UHMP students gain ‘eye-opening’ experience covering their first conference and new programming is on the horizon for 2022

By Brie Zeltner

Three UHMP students racked up a bevy of firsts this December when they traveled to Philadelphia with our staff for the Sozosei Foundation’s Second Annual Summit to Decriminalize Mental Illness. First time covering a conference in person. First time out of state. First time staying alone in a fancy hotel room. First time live-tweeting an event. 

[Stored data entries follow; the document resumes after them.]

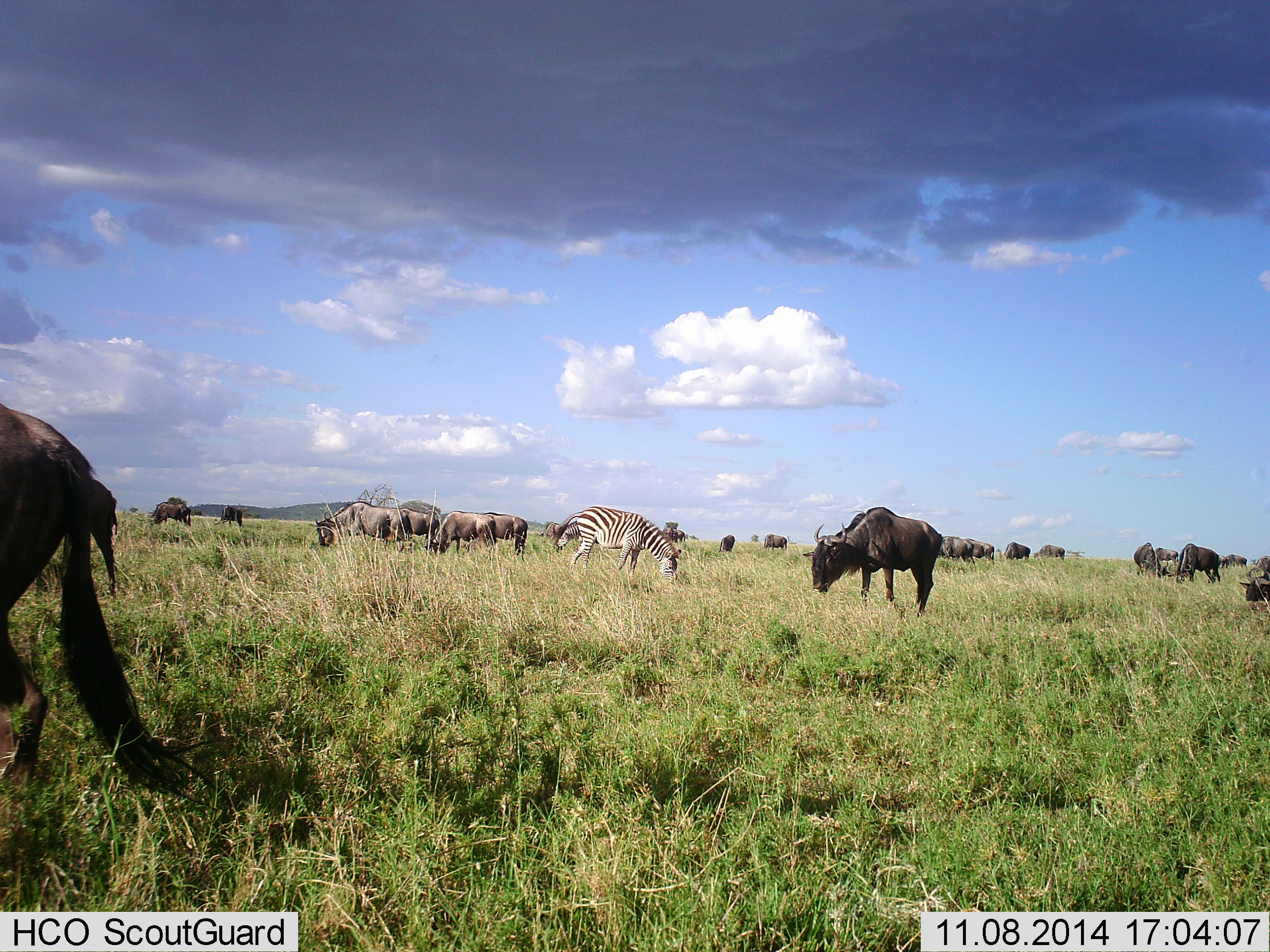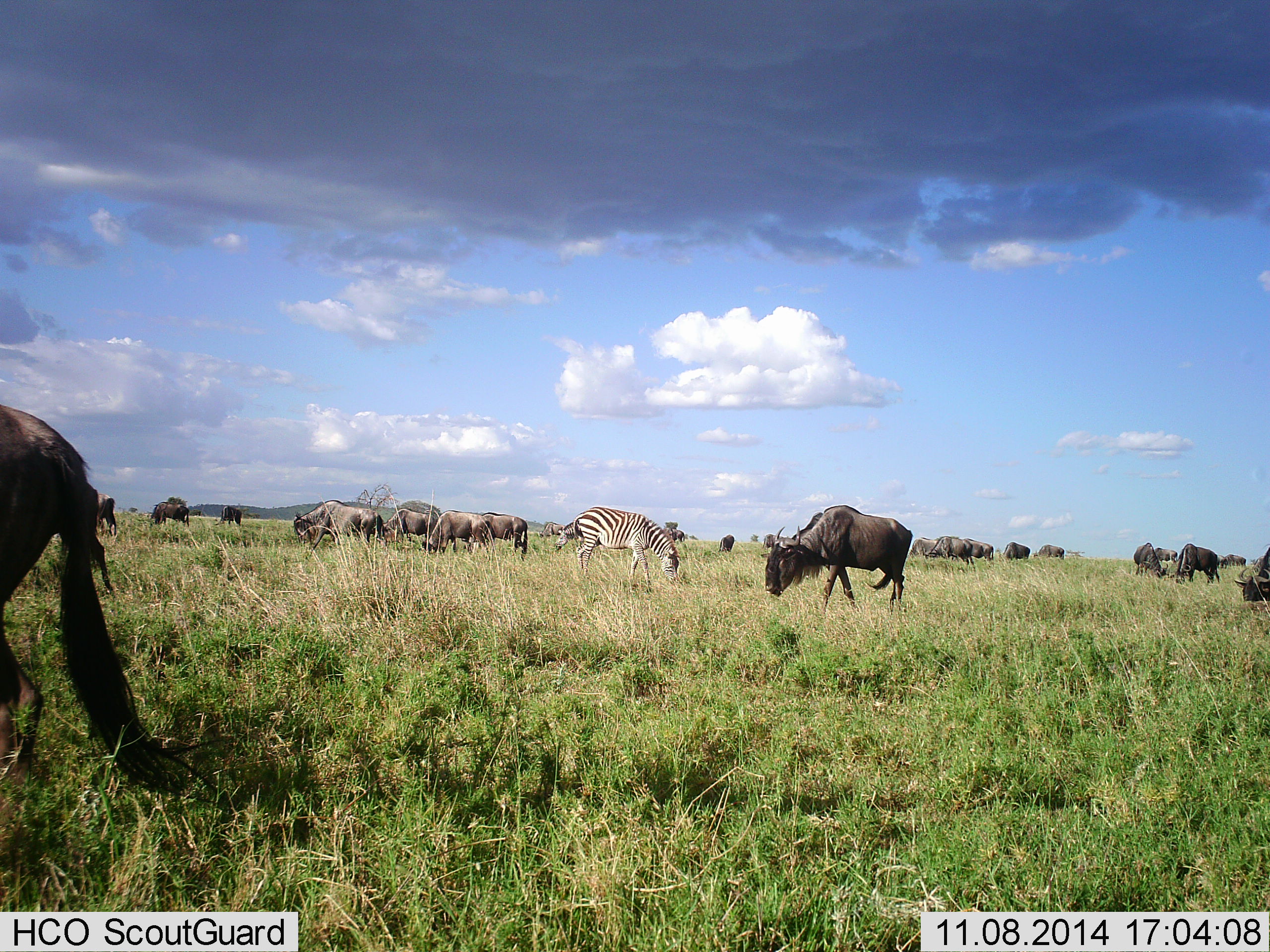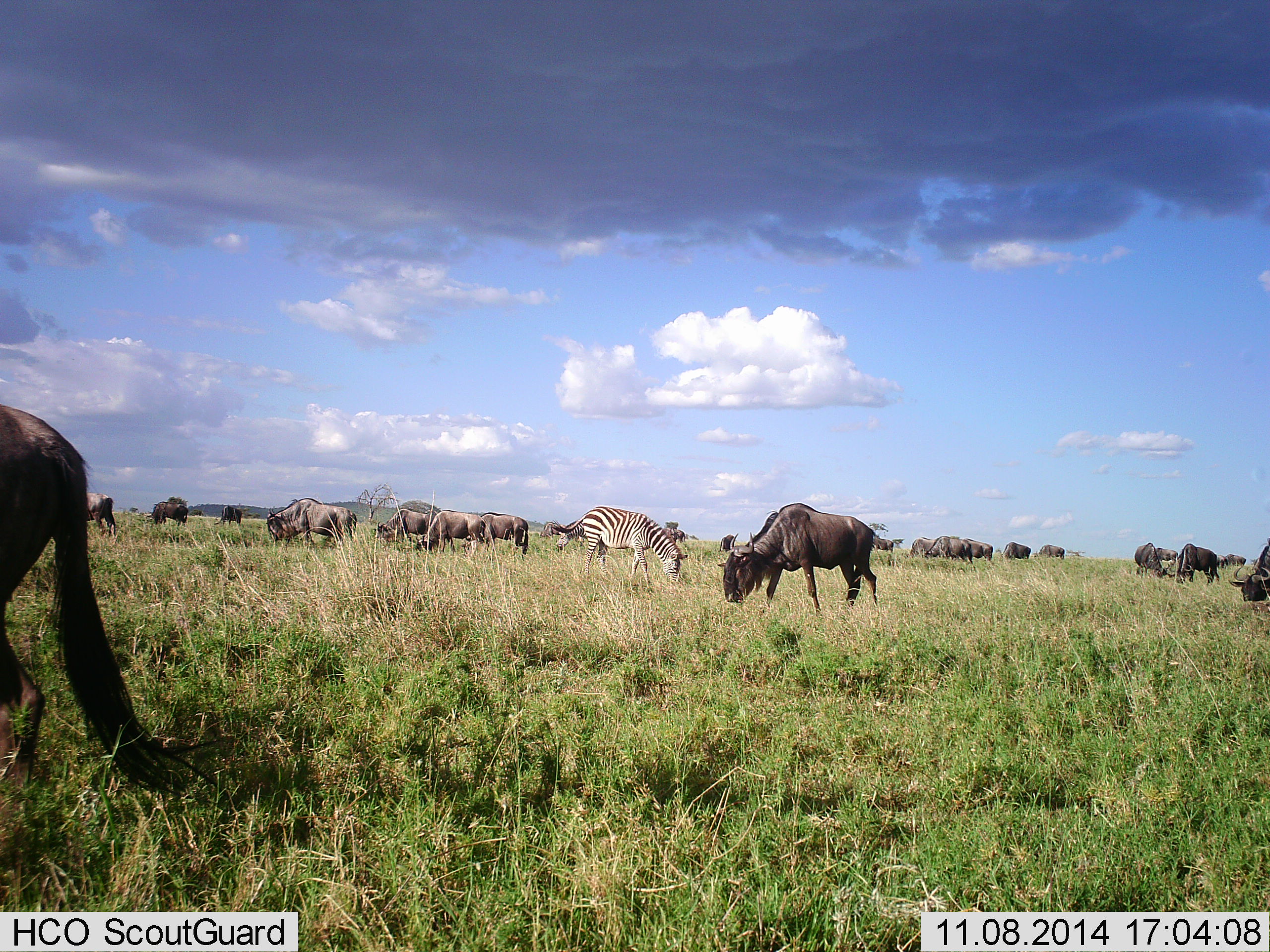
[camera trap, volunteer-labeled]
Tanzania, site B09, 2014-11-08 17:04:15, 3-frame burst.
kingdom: Animalia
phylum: Chordata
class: Mammalia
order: Artiodactyla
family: Bovidae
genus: Connochaetes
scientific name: Connochaetes taurinus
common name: blue wildebeest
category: wildebeest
Wildebeest (blue wildebeest) (Connochaetes taurinus), count 11-50. Behavior (volunteer vote fractions): standing 64%, resting 0%, moving 55%, interacting 0%. Young present (vote fraction): 0%. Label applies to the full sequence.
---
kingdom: Animalia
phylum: Chordata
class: Mammalia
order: Perissodactyla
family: Equidae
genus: Equus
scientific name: Equus quagga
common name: plains zebra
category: zebra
Zebra (plains zebra) (Equus quagga), count 1. Behavior (volunteer vote fractions): standing 30%, resting 0%, moving 0%, interacting 0%. Young present (vote fraction): 0%. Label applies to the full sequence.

Radiah Jamil, of Brooklyn, New York, Nicole Cortes of Locust Grove, Georgia and Philadelphia student Shawna James spent weeks preparing for the experience. They produced graphics and social media posts leading up to and at the conference, and each interviewed experts at the conference for a feature story they’re finishing up this month.

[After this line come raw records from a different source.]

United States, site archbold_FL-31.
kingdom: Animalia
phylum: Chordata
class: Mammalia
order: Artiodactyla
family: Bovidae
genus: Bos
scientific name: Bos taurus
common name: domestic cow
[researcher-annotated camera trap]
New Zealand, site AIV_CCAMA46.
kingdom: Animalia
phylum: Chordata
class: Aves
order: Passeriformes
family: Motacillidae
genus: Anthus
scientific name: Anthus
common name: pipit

(left to right) Managing Editor of Content & Programs Julianne Hill, Content & Programs Assistant Editor Adrian Gibbons, and UHMP co-founder Jayne O'Donnell accompanied by student reporters Nicole Cortes, Shawna James, and Radiah Jamil.

“It was really eye-opening … us three high schoolers were here in the midst of all these professionals and people with credentials,” said Shawna, who is a sophomore at Julia R. Masterman Laboratory and Demonstration School. 

UHMP itself has some “firsts” ahead this winter and spring, including the launch of our TikTok journalism bootcamp in February and after school collaborations with high schools in Rhode Island and Maryland. 

Here’s more on what’s coming up: 

  • Our TikTok training, co-taught by Associated Press Audience Editor Alex Connor and TikTok influencer Michael Lacey, will run Feb. 7th-18th. Students will learn to make TikTok videos on the subject of the decriminalization of mental illness for the new TikTok account we’re launching as part of our grant from the Sozosei Foundation.
  • The spring writing workshop, "A Climate of Health," will run March 14-April 23rd, and this time we'll be tackling a hugely important topic-- climate change and how it impacts the health of low-income communities of color, as well as what's being done (particularly by youth) to make a difference.  
  • We’ll be working with a small group of 11th graders at Kenwood High School in Essex, Maryland this spring, offering a variation on our community health reporting curriculum to help them improve their journalism and writing skills. 
  • We held our first-ever TikTok contest this fall for middle school students at Trinity Academy for the Performing Arts (TAPA) in Providence, Rhode Island after visiting and sharing information on the decriminalization of mental illness. We're expecting a grant soon that will allow us to combine our social media/visual journalism training with TAPA's middle school Ethnic Studies curriculum.